Acatonal (Verg8v)

Acatonal (Verg8v)
Compound Glyph

Glyph or Iconographic Image Description: 

This black-line drawing of the compound glyph for the personal name Acatonal (“Reed Day,” attested here as a man’s name) shows a reed (acatl) plant with a reed arrow in front of it (perhaps for added assurance that this is a reed). This reed is much like the one that usually appears in the calendar. Below the reed is a glyph for tonalli (day, sun, or what Allison Caplan calls the "solar animating force"), with four points and four round circles. Water spurts out to the left from the top of the tonalli sign and curves downward, with black lines of current (movement) and droplets/beads at the end of each of four small streams. The water (atl) provides a phonetic complement for the starting sound of acatl, and it can do the same for the final -al of tonal.

> TASK REQUIREMENTS:
• a. Rewrite the part of the glyph description that opens with the words "Glyph or Iconographic" and closes with "-al of tonal.", putting "ink drawing" in place of "black-line drawing".
• b. Present the part of the listing that opens with the line containing "How far from the viewpoint" and closes with the line containing "45.7 meters" as a numbered list, leaving out blank lines.

> DATA FOR THE TASK:

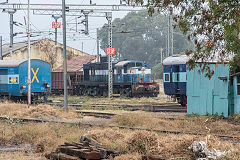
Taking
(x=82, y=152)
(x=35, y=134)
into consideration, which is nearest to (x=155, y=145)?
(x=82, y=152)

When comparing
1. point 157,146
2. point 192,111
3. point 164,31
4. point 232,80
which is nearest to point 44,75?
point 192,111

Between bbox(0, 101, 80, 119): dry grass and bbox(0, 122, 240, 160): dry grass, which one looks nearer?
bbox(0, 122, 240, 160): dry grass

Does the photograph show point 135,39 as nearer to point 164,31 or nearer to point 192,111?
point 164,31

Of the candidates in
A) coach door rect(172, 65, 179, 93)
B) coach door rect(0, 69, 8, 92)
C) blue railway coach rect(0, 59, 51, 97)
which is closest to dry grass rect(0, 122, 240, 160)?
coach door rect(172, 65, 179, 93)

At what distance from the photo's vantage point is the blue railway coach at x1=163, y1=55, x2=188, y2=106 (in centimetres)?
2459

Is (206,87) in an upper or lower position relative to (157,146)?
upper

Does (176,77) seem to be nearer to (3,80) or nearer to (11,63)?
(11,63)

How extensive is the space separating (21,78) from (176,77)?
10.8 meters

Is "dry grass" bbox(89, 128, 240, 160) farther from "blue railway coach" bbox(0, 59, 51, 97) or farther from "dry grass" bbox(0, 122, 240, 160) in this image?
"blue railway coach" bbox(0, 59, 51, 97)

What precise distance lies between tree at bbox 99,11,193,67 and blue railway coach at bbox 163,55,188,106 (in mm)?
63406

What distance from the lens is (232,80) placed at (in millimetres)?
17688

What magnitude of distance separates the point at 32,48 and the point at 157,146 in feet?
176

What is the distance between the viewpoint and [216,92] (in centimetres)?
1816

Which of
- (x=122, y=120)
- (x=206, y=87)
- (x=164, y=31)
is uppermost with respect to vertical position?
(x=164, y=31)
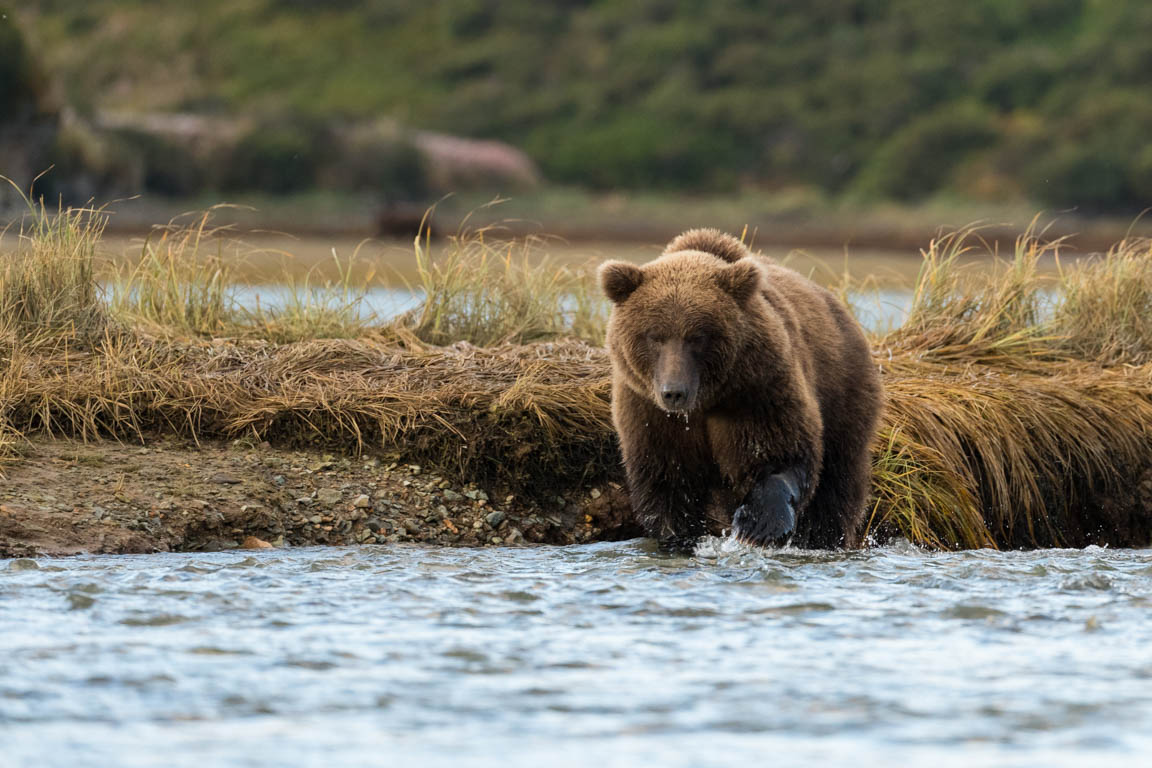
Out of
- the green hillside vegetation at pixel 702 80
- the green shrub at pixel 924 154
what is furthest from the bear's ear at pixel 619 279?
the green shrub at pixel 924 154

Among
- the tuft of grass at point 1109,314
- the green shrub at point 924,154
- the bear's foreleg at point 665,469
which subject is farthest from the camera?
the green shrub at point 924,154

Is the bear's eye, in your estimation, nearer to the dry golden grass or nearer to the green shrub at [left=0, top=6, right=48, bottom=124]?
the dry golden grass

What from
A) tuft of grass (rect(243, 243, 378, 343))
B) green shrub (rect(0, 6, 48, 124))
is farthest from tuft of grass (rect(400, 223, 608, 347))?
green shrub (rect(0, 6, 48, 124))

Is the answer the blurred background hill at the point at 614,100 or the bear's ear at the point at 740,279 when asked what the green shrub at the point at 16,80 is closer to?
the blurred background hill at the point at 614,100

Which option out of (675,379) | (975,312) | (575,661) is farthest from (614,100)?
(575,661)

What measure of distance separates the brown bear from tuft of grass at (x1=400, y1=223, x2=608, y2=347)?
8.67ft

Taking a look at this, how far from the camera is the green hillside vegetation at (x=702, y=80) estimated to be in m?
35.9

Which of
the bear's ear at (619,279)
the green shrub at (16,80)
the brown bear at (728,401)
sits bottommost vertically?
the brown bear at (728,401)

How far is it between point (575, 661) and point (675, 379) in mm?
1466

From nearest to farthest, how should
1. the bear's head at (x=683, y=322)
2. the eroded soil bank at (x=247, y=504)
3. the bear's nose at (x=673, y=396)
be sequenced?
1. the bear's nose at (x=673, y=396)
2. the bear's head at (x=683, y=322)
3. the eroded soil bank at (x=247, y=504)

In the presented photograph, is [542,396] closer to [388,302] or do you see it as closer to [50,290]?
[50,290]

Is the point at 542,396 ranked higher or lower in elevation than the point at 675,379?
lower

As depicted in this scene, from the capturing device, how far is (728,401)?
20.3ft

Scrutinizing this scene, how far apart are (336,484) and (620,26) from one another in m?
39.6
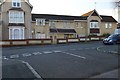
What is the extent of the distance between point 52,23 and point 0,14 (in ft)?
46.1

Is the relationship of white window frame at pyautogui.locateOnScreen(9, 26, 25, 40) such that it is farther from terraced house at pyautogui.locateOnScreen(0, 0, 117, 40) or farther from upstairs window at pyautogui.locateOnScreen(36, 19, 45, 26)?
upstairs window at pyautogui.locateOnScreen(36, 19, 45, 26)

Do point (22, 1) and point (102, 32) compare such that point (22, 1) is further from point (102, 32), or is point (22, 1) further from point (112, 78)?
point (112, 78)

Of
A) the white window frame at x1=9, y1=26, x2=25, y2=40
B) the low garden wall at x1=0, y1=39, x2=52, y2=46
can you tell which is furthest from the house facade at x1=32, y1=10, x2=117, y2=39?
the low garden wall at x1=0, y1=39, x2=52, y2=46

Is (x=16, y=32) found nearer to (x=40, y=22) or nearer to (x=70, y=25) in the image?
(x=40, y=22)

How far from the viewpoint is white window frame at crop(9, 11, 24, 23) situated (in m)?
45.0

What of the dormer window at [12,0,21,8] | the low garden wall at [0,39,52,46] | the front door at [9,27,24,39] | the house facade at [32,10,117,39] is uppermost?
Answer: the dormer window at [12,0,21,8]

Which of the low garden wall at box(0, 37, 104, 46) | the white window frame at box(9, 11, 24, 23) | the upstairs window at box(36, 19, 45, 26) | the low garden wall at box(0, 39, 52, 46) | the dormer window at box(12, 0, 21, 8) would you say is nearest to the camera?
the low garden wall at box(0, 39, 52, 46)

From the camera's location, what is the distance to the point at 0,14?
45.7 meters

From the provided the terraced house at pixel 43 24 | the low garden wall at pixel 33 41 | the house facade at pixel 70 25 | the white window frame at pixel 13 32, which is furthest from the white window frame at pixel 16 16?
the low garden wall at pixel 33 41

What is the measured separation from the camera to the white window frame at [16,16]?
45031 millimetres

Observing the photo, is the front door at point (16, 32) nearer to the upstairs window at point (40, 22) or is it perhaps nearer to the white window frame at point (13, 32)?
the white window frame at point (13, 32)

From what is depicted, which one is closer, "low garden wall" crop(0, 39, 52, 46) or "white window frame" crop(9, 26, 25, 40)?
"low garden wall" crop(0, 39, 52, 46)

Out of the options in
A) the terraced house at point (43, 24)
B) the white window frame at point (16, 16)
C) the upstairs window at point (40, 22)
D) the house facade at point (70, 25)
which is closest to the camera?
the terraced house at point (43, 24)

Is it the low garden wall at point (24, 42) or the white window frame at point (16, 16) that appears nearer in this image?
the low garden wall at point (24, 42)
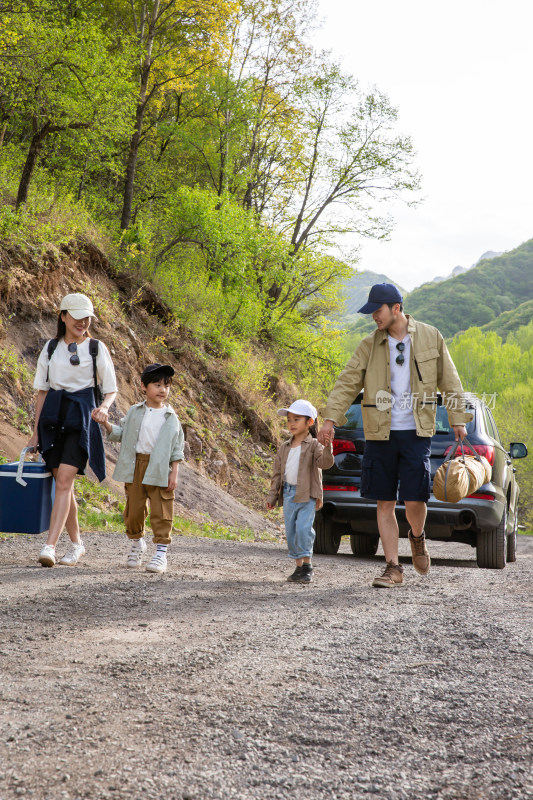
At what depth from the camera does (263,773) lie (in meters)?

> SOLUTIONS TO THE EXERCISE:
• a.
Glyph or Iconographic Image Description: 

This ink drawing of the compound glyph for the personal name Acatonal (“Reed Day,” attested here as a man’s name) shows a reed (acatl) plant with a reed arrow in front of it (perhaps for added assurance that this is a reed). This reed is much like the one that usually appears in the calendar. Below the reed is a glyph for tonalli (day, sun, or what Allison Caplan calls the "solar animating force"), with four points and four round circles. Water spurts out to the left from the top of the tonalli sign and curves downward, with black lines of current (movement) and droplets/beads at the end of each of four small streams. The water (atl) provides a phonetic complement for the starting sound of acatl, and it can do the same for the final -al of tonal.

• b.
1. How far from the viewpoint is white window frame at crop(9, 11, 24, 23) situated (in m)?
2. 45.0
3. What of the dormer window at [12,0,21,8] | the low garden wall at [0,39,52,46] | the front door at [9,27,24,39] | the house facade at [32,10,117,39] is uppermost?
4. Answer: the dormer window at [12,0,21,8]
5. Which of the low garden wall at box(0, 37, 104, 46) | the white window frame at box(9, 11, 24, 23) | the upstairs window at box(36, 19, 45, 26) | the low garden wall at box(0, 39, 52, 46) | the dormer window at box(12, 0, 21, 8) would you say is nearest to the camera?
6. the low garden wall at box(0, 39, 52, 46)
7. From the camera's location, what is the distance to the point at 0,14?
8. 45.7 meters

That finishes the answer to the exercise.